Let $G$ be an abelian group. Show that the elements of finite order in $G$ form a subgroup. This subgroup is called the torsion subgroup of $G\text{.}$

Hint

The identity element in any group has finite order. Let $g, h \in G$ have orders $m$ and $n\text{,}$ respectively.
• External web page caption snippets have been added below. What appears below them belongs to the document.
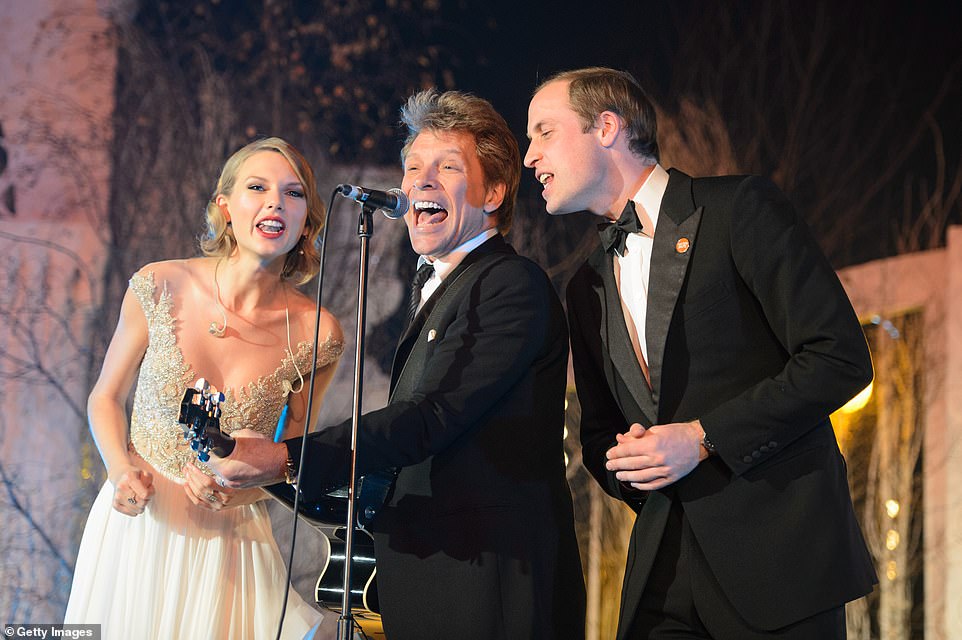 Taylor Swift, Jon Bon Jovi and Prince William are pictured singing Livin' On A Prayer on stage at the Centrepoint Gala Dinner at Kensington Palace in London on November 26, 2013 - after the royal obeyed 'like a puppy' her suggestion he join her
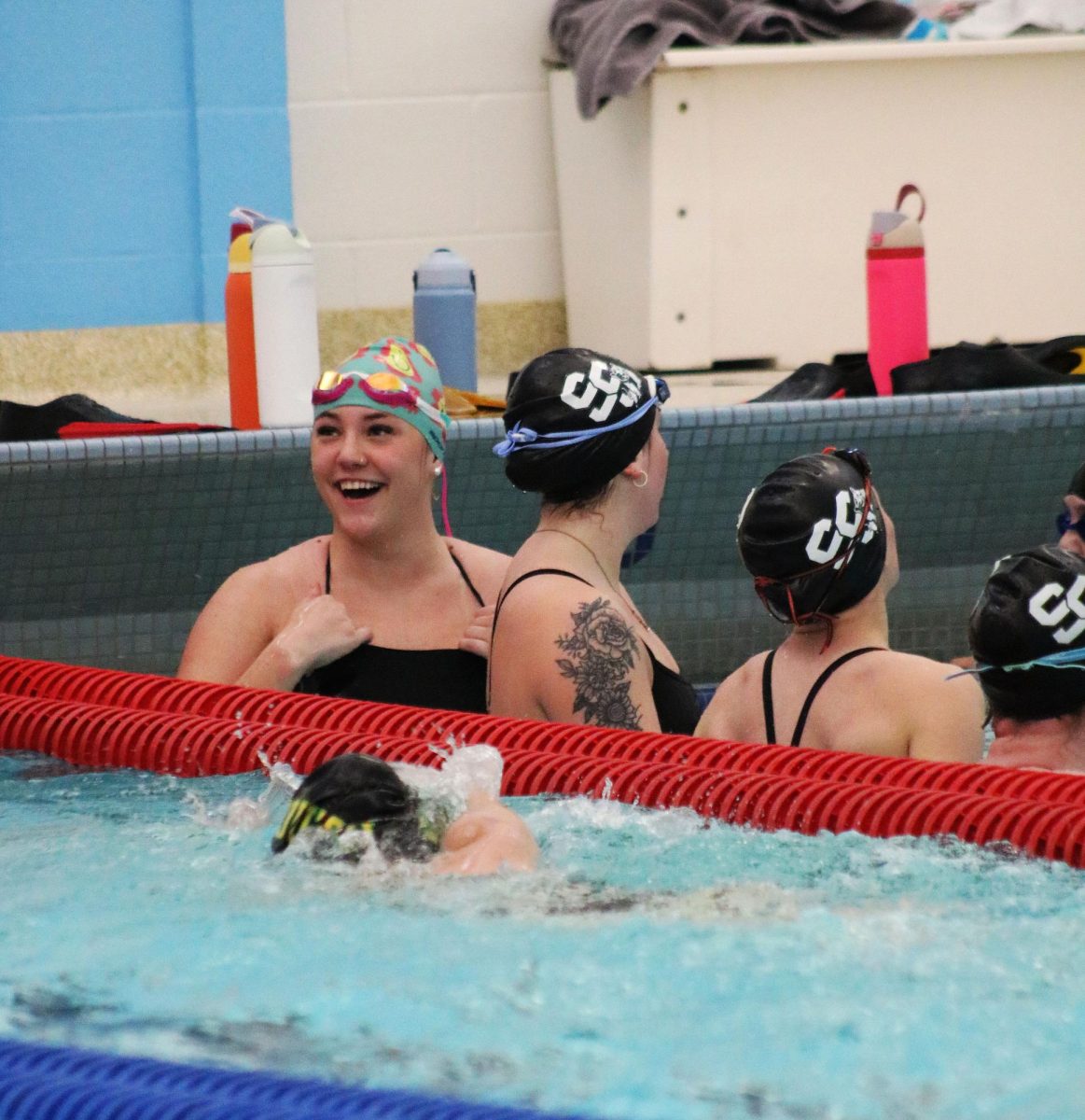 Shiloh Summers ('25) and some of the swimmers wait for instructions during swim practice.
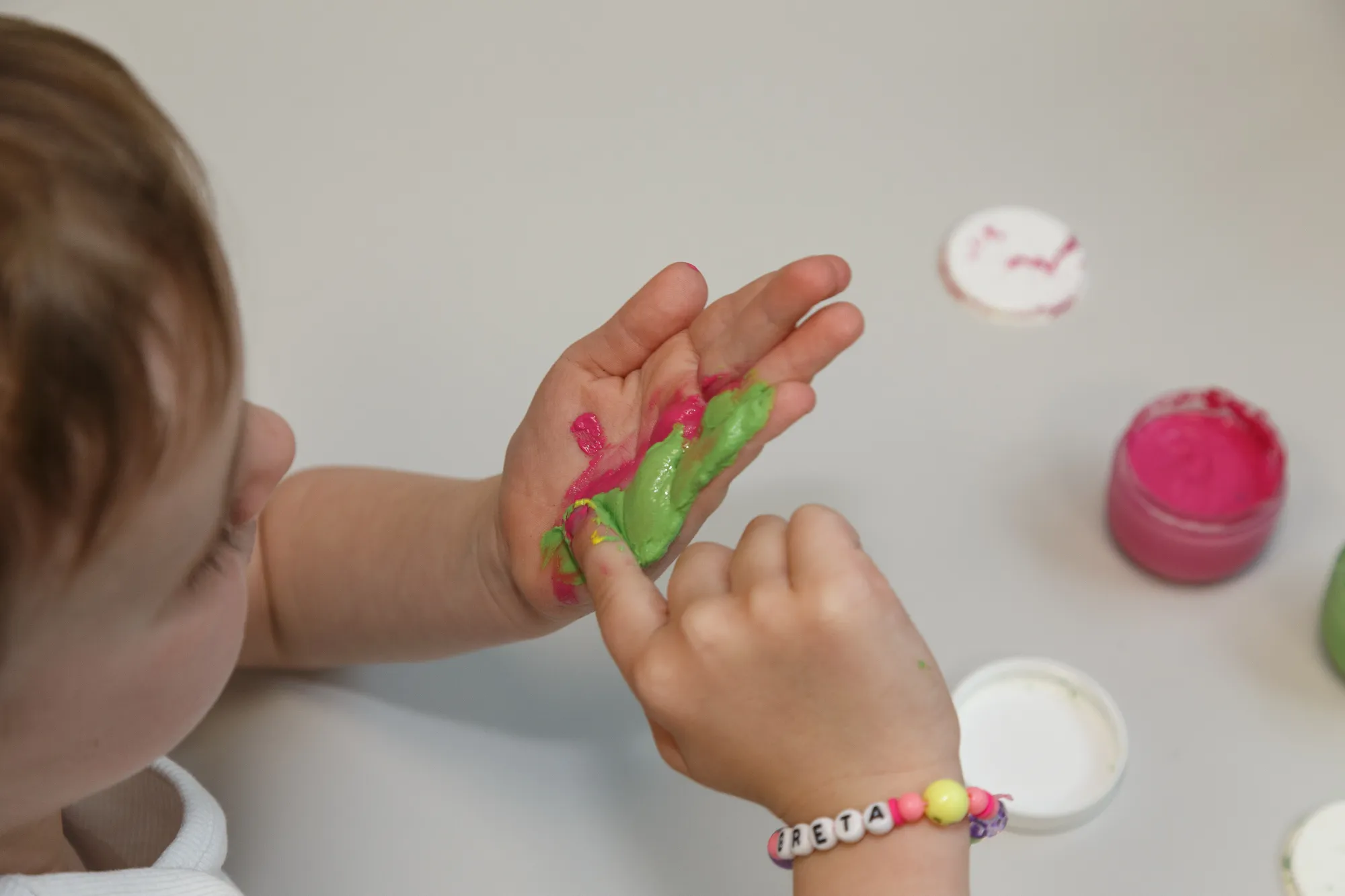 Kind erkundet Fingerfarben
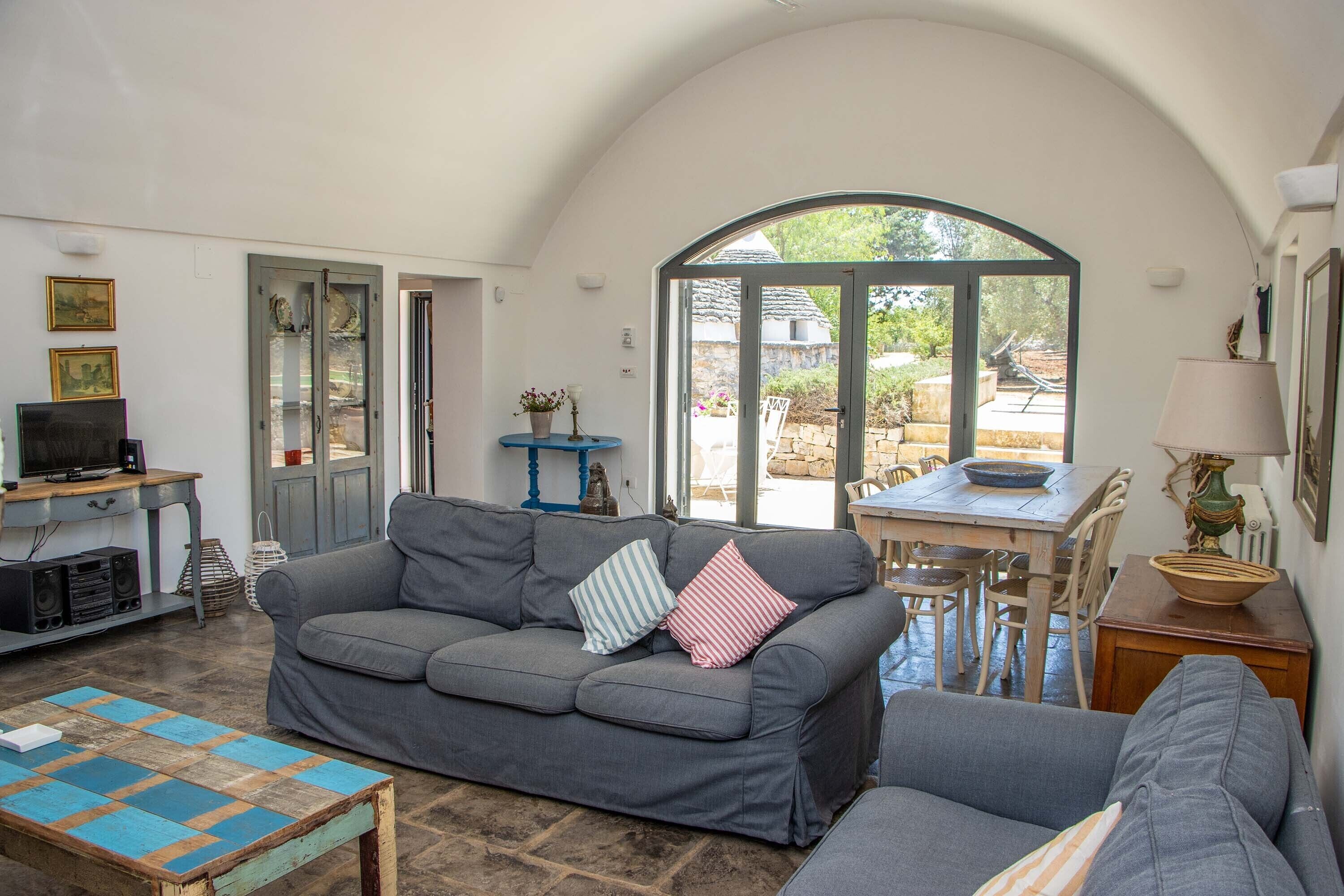 Ein gemütliches Wohnzimmer mit einer grauen Couch, einem Holztisch und einem Essbereich mit Tisch und Stühlen.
Since $(g^{-1})^m = e$ and $(gh)^{mn} = e\text{,}$ the elements of finite order in $G$ form a subgroup of $G\text{.}$

###### 32

Let $G$ be a finite cyclic group of order $n$ generated by $x\text{.}$ Show that if $y = x^k$ where $\gcd(k,n) = 1\text{,}$ then $y$ must be a generator of $G\text{.}$

###### 33

If $G$ is an abelian group that contains a pair of cyclic subgroups of order 2, show that $G$ must contain a subgroup of order 4. Does this subgroup have to be cyclic?

###### 34

Let $G$ be an abelian group of order $pq$ where $\gcd(p,q) = 1\text{.}$ If $G$ contains elements $a$ and $b$ of order $p$ and $q$ respectively, then show that $G$ is cyclic.

###### 35

Prove that the subgroups of $\mathbb Z$ are exactly $n{\mathbb Z}$ for $n = 0, 1, 2, \ldots\text{.}$

###### 36

Prove that the generators of ${\mathbb Z}_n$ are the integers $r$ such that $1 \leq r \lt n$ and $\gcd(r,n) = 1\text{.}$

###### 37

Prove that if $G$ has no proper nontrivial subgroups, then $G$ is a cyclic group.

Hint

If $g$ is an element distinct from the identity in $G\text{,}$ $g$ must generate $G\text{;}$ otherwise, $\langle g \rangle$ is a nontrivial proper subgroup of $G\text{.}$

###### 38

Prove that the order of an element in a cyclic group $G$ must divide the order of the group.

###### 39

Prove that if $G$ is a cyclic group of order $m$ and $d \mid m\text{,}$ then $G$ must have a subgroup of order $d\text{.}$

###### 40

For what integers $n$ is $-1$ an $n$th root of unity?

###### 41

If $z = r( \cos \theta + i \sin \theta)$ and $w = s(\cos \phi + i \sin \phi)$ are two nonzero complex numbers, show that

\begin{equation*} zw = rs[ \cos( \theta + \phi) + i \sin( \theta + \phi)]. \end{equation*}
###### 42

Prove that the circle group is a subgroup of ${\mathbb C}^*\text{.}$

###### 43

Prove that the $n$th roots of unity form a cyclic subgroup of ${\mathbb T}$ of order $n\text{.}$

###### 44

Let $\alpha \in \mathbb T\text{.}$ Prove that $\alpha^m =1$ and $\alpha^n = 1$ if and only if $\alpha^d = 1$ for $d = \gcd(m,n)\text{.}$

###### 45

Let $z \in {\mathbb C}^\ast\text{.}$ If $|z| \neq 1\text{,}$ prove that the order of $z$ is infinite.

###### 46

Let $z =\cos \theta + i \sin \theta$ be in ${\mathbb T}$ where $\theta \in {\mathbb Q}\text{.}$ Prove that the order of $z$ is infinite.